Overcoming therapeutic resistance is another very important theme of Lewis et al. Venetoclax is a targeted therapeutic in the BH3 mimetic class, which targets the antiapoptotic B-cell lymphoma 2 (Bcl-2) protein.⁸ It is used in the treatment of various hematologic malignancies, including AML, in combination with low-dose cytarabine. Resistance to venetoclax, or Bcl-2 inhibition, is often due to upregulation of other antiapoptotic Bcl-2 family members.⁸ This includes Mcl-1, which has been the subject of additional drug discovery efforts. However, there may be limitations to the use of specific Mcl-1 inhibitors. The theoretical use of these inhibitors may be limited to short durations to avoid toxicity associated with the disruption of normal physiological roles for Mcl-1. There are also other pathways of resistance to Bcl-2 inhibition aside from upregulation of Mcl-1. This includes upregulation of mitogenic signaling pathways,⁸ many which are known to be regulated by ceramide, including the Akt and MEK/Erk pathways.³ Overall, Lewis et al’s characterization of Mcl-1 downregulation by ceramide contributes profoundly to our understanding of the oncogenic pathways effected by ceramide.

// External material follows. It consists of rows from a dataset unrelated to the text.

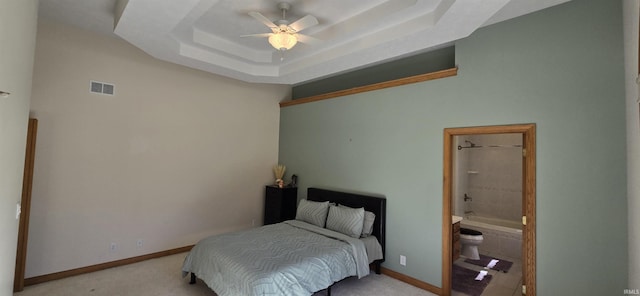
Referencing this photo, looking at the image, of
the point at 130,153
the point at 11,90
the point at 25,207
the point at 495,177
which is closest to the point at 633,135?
the point at 495,177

Therefore, ceramide-elevating therapies may hold more promise, as they can broadly target and limit multiple pathways of Bcl-2 inhibitor resistance.

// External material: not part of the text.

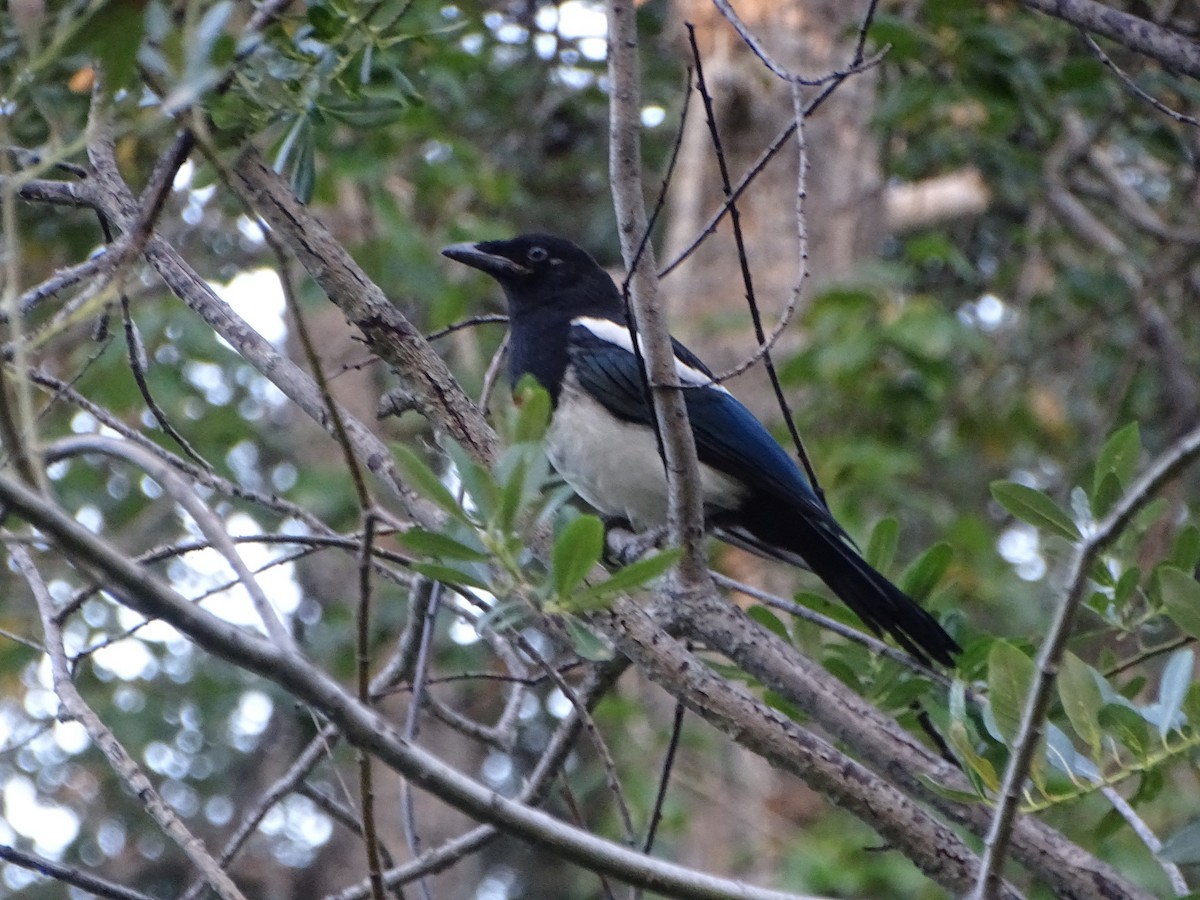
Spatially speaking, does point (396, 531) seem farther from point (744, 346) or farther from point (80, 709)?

As intriguing as their other findings are, the recent findings of Lewis et al aided in identifying the integrated stress response as a key pathway linking ceramide to regulation of Mcl-1. This is noteworthy because it may represent a unique vulnerability in cells of hematopoietic origin. Specifically, the ATF4-mediated integrated stress response was previously described as an attribute of hematopoietic stem cells, including AML stem cells.⁹ This means that the ability of ceramide-elevating therapeutics to downregulate Mcl-1 may be possible owing to the prevalence of this integrated stress response in AML stem cells. Furthermore, the ability to impact the AML stem cell population means that ceramide-elevating therapeutics may be advantageously positioned to eradicate this key cellular population. Lewis et al showed that this leukemia-initiating population was disrupted by treatment with MP-A08, which was an effect also observed with other ceramide-elevating therapeutics.⁷ 

There are potential limitations to the utility of ceramide-elevating therapeutics. The first potential limitation is adaptive resistance owing to changes in ceramide metabolism, or more specifically, owing to upregulation of alternative ceramide metabolic outlets.^3,7 To manage this, it is important to understand how the molecular evolution in AML can manifest in changes to ceramide metabolism. This may help identify links between AML molecular subtypes and ceramide metabolic pathways, which could aid the clinical selection of specific ceramide-elevating therapeutics. Moreover, therapeutics simultaneously targeting multiple ceramide metabolic outlets may be useful to avoid adaptive resistance.⁷ Last, it is imperative to define potentially harmful effects of ceramide-elevating therapeutics. A recent study linking disruption of sphingomyelin synthesis to the development of thrombocytopenia is noteworthy.¹⁰ Specifically, it was observed that the lack of sphingomyelin, and not an elevation in ceramide, promoted thrombocytopenia. That effect was uncovered using transgenic knockout mice but could extrapolate to potential sphingomyelin synthase inhibitors, which also are ceramide-elevating therapeutics.

Overall, the study by Lewis et al has advanced our understanding of ceramide-elevating AML therapy by defining a mechanism downregulating Mcl-1 to overcome Bcl-2 inhibitor resistance. Ultimately, this rationalizes improvement to standard care AML therapy with agents such as venetoclax through combination with ceramide-elevating therapeutics.